02/13/2024
I am posting this article as I reflect on my 100 year old aunt who recent went into a nursing home. My doctor told me that I do not have memory loss because those who have memory loss don't know they are having memory loss. That was the case with my 100 year old aunt. She went into the nursing home kicking an fighting saying that she still has all her marbles. But those who love her witness her behaviors that put her life in danger because she would leave the stove one, the kettle and forget they were on for a long period of time. Thank you to those who helped keep my aunt safe.
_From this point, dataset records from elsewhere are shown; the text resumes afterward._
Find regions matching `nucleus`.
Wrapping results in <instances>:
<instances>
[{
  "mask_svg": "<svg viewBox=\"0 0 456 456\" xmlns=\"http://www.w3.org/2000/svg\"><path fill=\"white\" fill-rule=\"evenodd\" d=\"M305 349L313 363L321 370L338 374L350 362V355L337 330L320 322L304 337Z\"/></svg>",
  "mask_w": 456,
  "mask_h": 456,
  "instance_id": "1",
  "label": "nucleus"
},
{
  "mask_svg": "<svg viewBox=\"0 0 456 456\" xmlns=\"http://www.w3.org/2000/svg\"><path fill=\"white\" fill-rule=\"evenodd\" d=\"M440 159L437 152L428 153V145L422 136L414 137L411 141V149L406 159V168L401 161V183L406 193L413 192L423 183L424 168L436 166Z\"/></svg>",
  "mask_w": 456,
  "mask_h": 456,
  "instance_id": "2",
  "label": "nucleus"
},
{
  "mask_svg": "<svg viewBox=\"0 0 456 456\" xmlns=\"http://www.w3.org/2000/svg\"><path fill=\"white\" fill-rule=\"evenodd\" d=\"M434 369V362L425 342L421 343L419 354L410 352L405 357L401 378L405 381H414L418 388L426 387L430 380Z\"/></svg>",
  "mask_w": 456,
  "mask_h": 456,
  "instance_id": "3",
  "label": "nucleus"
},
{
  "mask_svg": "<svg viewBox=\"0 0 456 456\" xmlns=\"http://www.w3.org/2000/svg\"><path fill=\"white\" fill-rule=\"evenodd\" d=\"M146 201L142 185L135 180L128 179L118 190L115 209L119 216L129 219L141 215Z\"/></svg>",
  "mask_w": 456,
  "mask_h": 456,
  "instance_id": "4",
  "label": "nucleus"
Elderly Face Grief and Loss Differently Than Do Others
MITCHEL L. ZOLER
Loss is inevitable for the elderly, and with loss comes grief.
Losses are not just the deaths of loved ones, friends, and acquaintances. The elderly also experience loss and grief as they begin to have a diminished ability in activities of daily living. This then can cause the elderly to lose a sense of purpose.
Many elderly also have difficulty when they can no longer live independently. They struggle with the loss of their homes, their possessions, their health, body parts, their vocations, not to mention their independence, Vicki L. Schmall, Ph.D., and Patrick Arbore, Ed.D., said at a conference sponsored by the American Society on Aging.
“Anything lost in which a person has invested their emotions, attention, time, energy, or dreams” leads to grief and mourning, said Dr. Schmall, president and gerontology specialist at Aging Concerns, based in West Linn, Ore.
“The psychologic context of loss is different for the elderly, compared with that for younger people,” said Dr. Arbore, director of the Center for Elderly Su***de Prevention at the Institute on Aging in San Francisco. In younger people, losses tend to be sudden and unexpected. For the elderly, losses are not unexpected. And though they are perceived as inherent to living a long life, the accumulation of loss can lead to “bereavement overload,” Dr. Arbore said.
Grief is a natural and expected reaction to any loss, not just another person's death. It is the process of experiencing the psychological, behavioral, social, and physical reactions to loss. Grief has been described as a long roller coaster ride that gradually levels out.
One of the key issues for physicians and other health care providers who care for the elderly is whether people move forward with their grief or get stuck and become depressed. “Grief is an emotional pain that needs to be acknowledged and experienced,” said Dr. Arbore. In contrast, depression is a state where pain is experienced as being useless and meaningless.
In general, after the loss of a loved one, symptoms of depression usually last for up to 2 months, but it's hard to put a timetable on grief. Periods of sadness should not be diagnosed as depression unless they are unusually prolonged, severe, or cause clinically significant impairment.
Normal reactions that individuals experience after the loss of a loved one include denial, confusion, lack of concentration, fatigue, forgetfulness, irritability and anger, sadness and anguish, anxiety, and horror.
Health care workers should not make the mistake of giving patients agents that sedate the pain of grieving, said Dr. Schmall, former director of the program on gerontology at Oregon State University in Corvallis. This prevents people from talking about their loss, an important part of grieving.
A person needs an outlet for their pain by grieving. He or she also needs to be able to work through grief and pain, Dr. Schmall said.
The most effective ways to help someone who is grieving is to listen, be empathic, acknowledge the person's loss, and help the patient experience the event at his or her own pace.